O garoto suspirou, irritado com seus próprios pensamentos. Um arrepio incômodo subira por sua espinha no segundo seguinte, e ele já não sabia se tal sensação fora ocasionada pelo ar gélido que abrangia o local ou simplesmente por seu nervosismo. Estava de fato bem frio na pequena sala de espera que cheirava a remédios e desespero. O grosso casaco de algodão que usava não surtia efeito algum, e suas bochechas pareciam estar prestes a congelar. Em contrapartida, suas mãos suavam como nunca e sua respiração falhava como se houvesse corrido uma maratona. No fundo, sabia que estava extremamente nervoso. Sentir o coração quase pular pela boca a cada instante não deveria ser algo considerado normal.

Mas talvez aquilo não fosse de tão ruim. Quem sabe assim a dor que palpitava em seu peito pudesse enfim cessar?
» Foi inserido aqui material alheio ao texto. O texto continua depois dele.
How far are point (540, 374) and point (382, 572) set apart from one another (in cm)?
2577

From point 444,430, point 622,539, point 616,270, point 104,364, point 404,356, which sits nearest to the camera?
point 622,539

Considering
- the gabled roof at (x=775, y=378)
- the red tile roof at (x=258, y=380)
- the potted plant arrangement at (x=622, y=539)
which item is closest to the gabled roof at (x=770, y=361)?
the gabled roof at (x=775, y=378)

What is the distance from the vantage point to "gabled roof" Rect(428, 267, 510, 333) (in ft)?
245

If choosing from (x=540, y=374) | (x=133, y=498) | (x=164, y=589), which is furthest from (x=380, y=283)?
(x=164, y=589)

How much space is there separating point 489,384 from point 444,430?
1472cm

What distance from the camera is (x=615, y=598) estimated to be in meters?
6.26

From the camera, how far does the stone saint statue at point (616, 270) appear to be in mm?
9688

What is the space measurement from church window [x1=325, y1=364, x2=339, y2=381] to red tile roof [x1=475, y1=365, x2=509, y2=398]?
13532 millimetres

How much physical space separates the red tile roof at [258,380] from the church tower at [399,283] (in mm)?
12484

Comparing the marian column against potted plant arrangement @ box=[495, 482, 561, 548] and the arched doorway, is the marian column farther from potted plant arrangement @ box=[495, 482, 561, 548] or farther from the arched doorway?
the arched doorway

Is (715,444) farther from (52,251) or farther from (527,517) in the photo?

Com os pés batendo impacientes contra o chão, o rapaz de cabelos castanhos rodou os olhos pelo ambiente, tentando distrair-se com algo que não fosse seu próprio sofrimento. Já fazia horas que estava sentado numa pequena e incômoda cadeira que havia na sala, enquanto suas costas doíam devido a sua má posição e sua cabeça latejava por consequência das noites mal dormidas. Na verdade, ele já não conseguia recordar a última vez que tivera uma boa noite de sono, sem que acordasse alarmado após uma sequência de pesadelos mórbidos e repetitivos. Seus sonhos sempre estavam ligados a perda, a morte, a ela. E aquilo o assustava mais até do que imaginava.

Gabriel piscou repetidas vezes suas íris escuras, notando o sono lhe consumir cada vez mais e fazer pesar suas pálpebras. Não podia se dar ao luxo de dormir. Embora estivesse por deveras cansado, sabia que faltava pouco para que o horário de visitas do hospital iniciasse, e não arriscaria perder a hora como no dia anterior. Ainda se sentia imensamente culpado pelo atraso, imaginando o quão irritada estava Manuela devido a seu desaparecimento repentino. Com a atenção redobrada no relógio, ele parecia contar cada minuto que passava, ao passo que sua mente viajava para o passado. Se nada daquilo houvesse ocorrido, os dois estariam num lugar bem diferente naquele momento. Provavelmente aproveitando mais uma tarde de sábado em seu quarto, como costumavam fazer.

E por Deus, como ele tinha saudades disso.


Um ano atrás...


Seus longos cabelos flutuavam em consequência do vento que batia na janela, embaralhando os fios loiros uns nos outros. O sol, que brilhava fraco naquele horário, iluminava de maneira graciosa sua face, destacando as pequenas sardas em suas bochechas e o sorriso tímido que pendia em seus lábios. Ali, com os olhos fechados e a pele brilhando, a garota parecia estar em um mundo completamente diferente, mergulhada em suas próprias lembranças.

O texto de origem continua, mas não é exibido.